En Suisse, on avance le chiffre de 650 millions de francs de pertes pour des dizaines de milliers d’épargnants, en grande majorité des clients de Credit Suisse (CS).

«CS n’est pas seul à avoir vendu des produits structurés, il y a aussi certaines banques cantonales, mais c’est probablement CS qui en a le plus vendu», commente Jean-Pierre Ghelfi, ancien membre de la Commission fédérale des banques et président de la Banque cantonale neuchâteloise.

«La disparition de Lehman a été un choc pour tous», regrette de son côté Credit Suisse, qui rejette cependant toute responsabilité juridique. «Nous n’étions pas émetteurs de ces produits structurés, dont le risque de contrepartie est assumé par l’investisseur», explique Jean-Paul Darbellay, au service de presse du numéro deux bancaire suisse.
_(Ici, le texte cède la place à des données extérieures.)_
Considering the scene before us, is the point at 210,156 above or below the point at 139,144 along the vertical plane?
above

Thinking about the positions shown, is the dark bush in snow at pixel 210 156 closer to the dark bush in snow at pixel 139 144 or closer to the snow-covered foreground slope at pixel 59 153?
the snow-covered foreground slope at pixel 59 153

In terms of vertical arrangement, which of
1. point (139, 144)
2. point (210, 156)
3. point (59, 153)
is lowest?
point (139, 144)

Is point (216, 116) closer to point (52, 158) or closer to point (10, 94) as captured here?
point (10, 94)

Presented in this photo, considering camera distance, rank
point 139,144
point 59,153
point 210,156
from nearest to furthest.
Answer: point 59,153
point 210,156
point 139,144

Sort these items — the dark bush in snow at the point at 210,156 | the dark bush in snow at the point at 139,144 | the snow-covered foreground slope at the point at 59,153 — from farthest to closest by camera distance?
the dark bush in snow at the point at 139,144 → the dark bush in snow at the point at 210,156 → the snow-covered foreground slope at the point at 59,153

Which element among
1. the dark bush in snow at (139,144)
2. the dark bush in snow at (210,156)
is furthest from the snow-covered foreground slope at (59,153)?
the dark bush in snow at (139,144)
«Conscients de la situation, poursuit-il, nous avons contacté nos clients concernés dès le lendemain de la faillite de LB pour les prévenir et leur offrir notre assistance.»

«Un individu isolé n’a aucune chance»

«Dans un 2e temps, ajoute M. Darbellay, la banque a proposé de racheter en partie les produits défaillants. A condition d’avoir moins de 500’000 francs de placements à fin août auprès du CS et plus de 50% investis dans des produits à capital protégé émis par LB.»
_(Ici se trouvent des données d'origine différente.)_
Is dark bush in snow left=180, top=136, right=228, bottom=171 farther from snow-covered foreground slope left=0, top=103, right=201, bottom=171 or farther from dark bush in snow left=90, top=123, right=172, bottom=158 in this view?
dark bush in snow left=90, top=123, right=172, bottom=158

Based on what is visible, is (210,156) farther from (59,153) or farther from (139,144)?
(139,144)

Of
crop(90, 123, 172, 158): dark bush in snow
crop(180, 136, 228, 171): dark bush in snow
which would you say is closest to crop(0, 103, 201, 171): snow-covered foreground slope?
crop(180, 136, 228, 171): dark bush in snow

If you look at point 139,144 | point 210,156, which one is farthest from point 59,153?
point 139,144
Re-polémique: tout le monde n’aurait pas reçu la même proposition. «Nous analysons chaque cas personnellement, chaque client concerné a reçu une offre qu’il est libre d’accepter ou non», répond M. Darbellay. Quant au nombre de lésés ou au volume des sommes en jeu, la banque se refuse à toute précision. Pas plus que sur le nombre de personnes ayant accepté ou refusé son offre.

Selon Jean-Pierre Ghelfi, un individu isolé n’a aucune chance en justice: «Il faudrait une class action, comme aux Etats-Unis, mais ce n’est pas prévu par notre droit, très différent du droit anglo-saxon.»
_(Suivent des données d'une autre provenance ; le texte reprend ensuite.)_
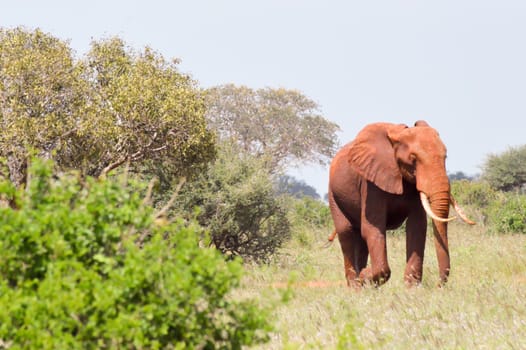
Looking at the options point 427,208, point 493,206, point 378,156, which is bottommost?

Pour la FRC, ce n’est pas une raison suffisante. «Nous devons montrer nos muscles, déclare son secrétaire général. Nous ne disposons pas de l’outil de la ‘class action’, nous devons donc utiliser notre seule arme: la communication.»

En attendant que CS «évolue»

Pour Matthias Schwaibold, avocat de l’association alémanique de lésés, il y a cependant une voie judiciaire: «Avec trois dossiers bien ficelés, je peux déposer une plainte au nom de l’association. On peut imaginer aussi constituer plusieurs groupes de quelques plaignants chacun, affirme-t-il. Mais je veux laisser la porte ouverte au CS», ajoute-t-il, privilégiant une solution négociée.

Tout comme Mathieu Fleury à Lausanne et Daniel Fischer à Zurich. «Il faut chercher une solution hors du tribunal: cela prend moins d’énergie et cela coûte moins cher», a déclaré ce dernier dans le «Tages Angzeiger» (20.11.2008).

Et l’avocat de souligner que «le CS aurait bien plus peur et adopterait une stratégie bien différente si les plaignants étaient aux Etats-Unis».

Reste que «l’effet médiatique» de cette affaire se veut un «effet accélérateur», avertit Matthias Schwaibold. «Le CS a déjà montré dans le passé qu’il peut évoluer, je suis convaincu que le temps nous donnera raison et qu’il va revoir sa position.»

swissinfo, Isabelle Eichenberger

La Fédération romande des consommateurs (FRC), la «Schutzgemeinschaft der Lehman-Anlageopfer» (communauté des victimes de LB, association créée ad hoc à Zurich) et l’étude Daniel Fischer de Zurich caressent l’éventualité d’une action collective contre le CS.

Selon Mathieu Fleury (FRC): «A trois, nous avons reçu environ 1200 (400 par association) demandes d’information. Nous avons reçu confirmation de 200 personnes qui ont adhéré à notre plate-forme et payé une provision de 150 francs.»

Selon Matthias Schwaibold (avocat de la «Schutzgemeinschaft»): «300 personnes sont inscrite et ont payé une provision de 100 francs pour bénéficier de notre protection.»

La lettre envoyée à Credit Suisse par la FRC a reçu un accusé de réception, selon Mathieu Fleury, et celle de la communauté alémanique une réponse négative, selon Matthias Schwaibold.

Credit Suisse signale qu’il veut «entretenir une communication directe avec ses clients» et «aucun commentaires en ce qui concerne les contacts avec les différentes parties concernées».

Très différent du droit anglo-saxon, le droit suisse ne prévoit pas de «class action».

Il y a la possibilité d’un «procès-type», une plainte qui bénéficie d’une «décision de principe» du Tribunal fédéral qui peut, ensuite, faire jurisprudence pour d’autres affaires analogues.